Failure to Implement Care Plan Leads to Resident Injury
Summary
The facility failed to develop and implement a comprehensive person-centered care plan for a resident, which resulted in a serious injury. The resident, a female with severe cognitive impairment and multiple medical conditions, was dependent on staff for all activities of daily living (ADLs). Despite the care plan indicating that two staff members were required for her care, a certified nursing assistant (CNA) provided care alone, leading to the resident rolling off the bed and sustaining a hip fracture. The incident occurred when the CNA was providing toileting care without a second staff member, contrary to the care plan's requirements. The CNA was unaware of the care guide's instructions and had been trained to provide care without a second staff member. This lack of adherence to the care plan resulted in the resident falling from the bed and later requiring surgical repair for a hip fracture. Interviews with various staff members revealed inconsistencies in the understanding and implementation of the care plan. Some staff believed the resident required only one staff member for assistance, while others were unaware of the care guide's requirements. The Director of Nursing (DON) and other staff members acknowledged the risk of injury when care plans were not followed accurately, highlighting a systemic issue in the facility's communication and training processes.
Removal Plan
- Physical Therapy evaluated Resident #5 to ensure appropriate staff assist to prevent further accidents.
- The Director of Clinical Operations implemented floor mats for Resident #5.
- The MDS nurse updated the level of assist to 1-2 person for ADL's for Resident #5 to prevent further injuries.
- Physical Therapy determines the level of assistance required.
- The MDS Nurse implemented scoop mattress for Resident #5 to prevent further injuries.
- The above change in care is discussed in the morning clinical meeting with the update being added to the Kardex to keep staff informed.
- The MDS Nurse is responsible for making the update on a quarterly basis, or as needed if a change occurs, after the IDT has discussed the resident.
- The IDT determines the number of staff (increase/decrease) that is needed for ADL's.
- The EDO had the therapist go re-evaluate Resident #5 for ADL care.
- The evaluation showed that Resident #5 was a 1 person assist for bed mobility.
- The IDT met and are in agreeance will make the change on the care plan effective.
- The Director of Clinical Services will perform an in-service education to the staff immediately on the level of care during of this assessment of Resident #5.
- The MDS Nurse and/or designee will review fall care plans on all residents to ensure that they are appropriate and will help prevent injuries by ensuring the appropriate level of assistance needed for ADL's by team members.
- All care plans will be reviewed to ensure the appropriate level of assistance for ADL's by staff is accurate by the MDS Nurse and/or designee.

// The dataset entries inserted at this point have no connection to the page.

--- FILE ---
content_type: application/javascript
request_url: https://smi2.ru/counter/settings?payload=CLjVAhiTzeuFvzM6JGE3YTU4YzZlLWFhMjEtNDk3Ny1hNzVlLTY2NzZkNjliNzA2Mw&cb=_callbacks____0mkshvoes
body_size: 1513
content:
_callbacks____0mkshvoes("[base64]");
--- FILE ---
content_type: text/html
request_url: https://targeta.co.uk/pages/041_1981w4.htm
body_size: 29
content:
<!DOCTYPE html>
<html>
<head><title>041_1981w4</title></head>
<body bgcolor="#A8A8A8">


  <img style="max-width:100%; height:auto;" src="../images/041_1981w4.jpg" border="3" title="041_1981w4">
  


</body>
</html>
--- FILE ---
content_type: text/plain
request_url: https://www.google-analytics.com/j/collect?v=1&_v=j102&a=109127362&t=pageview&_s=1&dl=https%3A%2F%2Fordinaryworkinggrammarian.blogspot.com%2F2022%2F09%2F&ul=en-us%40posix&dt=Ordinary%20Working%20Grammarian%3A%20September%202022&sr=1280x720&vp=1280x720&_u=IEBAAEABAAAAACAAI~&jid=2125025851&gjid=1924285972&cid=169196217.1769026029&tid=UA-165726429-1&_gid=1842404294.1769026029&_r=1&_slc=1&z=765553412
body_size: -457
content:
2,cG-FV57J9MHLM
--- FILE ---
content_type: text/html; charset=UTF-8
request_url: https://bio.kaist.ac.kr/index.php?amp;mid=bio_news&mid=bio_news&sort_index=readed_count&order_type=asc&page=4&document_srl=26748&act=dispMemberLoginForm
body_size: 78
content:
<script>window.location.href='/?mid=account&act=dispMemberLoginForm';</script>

- The care plan will update the Kardex to show the level of assistance needed to all nursing staff.
- All incidents/accidents will be reviewed in the morning clinical meeting by the Director of Clinical of Operations and/or designee to ensure that care plan is updated to reflect any changes in level of care and appropriate interventions are in place after each fall.
- In-service Education will be provided to all nursing staff by the Director of Clinical Services and/or designee.
- Staff will not be allowed to work until in-service education has been provided which includes: How to use the Kardex to determine the level of staff assistance needed to care for the residents.
- The change in level of assistance will be communicated in the morning clinical meeting and the Kardex is updated at that time.
- The Director of Clinical Services and/or the Assistant Director of Clinical Services will randomly monitor two nurse aides weekly to ensure that they are utilizing the Kardex for resident care.
- Any aide that is not utilizing the Kardex system will be re-trained immediately.
- The Regional Clinical Reimbursement Coordinator will perform in-service education with the MDS Nurses on personalizing the care plan for falls with interventions and level of care provided by team members.
- The Director of Clinical Services and/or the Assistant Director of Clinical Services will monitor during the morning clinical meeting, during the review of incidents/accidents, that the interventions and level of care provided by team members are being reviewed and care plan changed as needed.
- The incident/accident care plans will be monitored by the Director of Clinical Services and/or by the Assistant Director of Clinical Services in the morning clinical meeting with the IDT to ensure appropriate fall interventions are in place for the resident's care plan.
- The fall interventions will be monitored for 72 hours by the Director of Clinical Operation and/or designee to ensure that the intervention is effective.
- If the fall intervention is not effective the IDT will make other recommendations for a new approach and the care plan will be updated.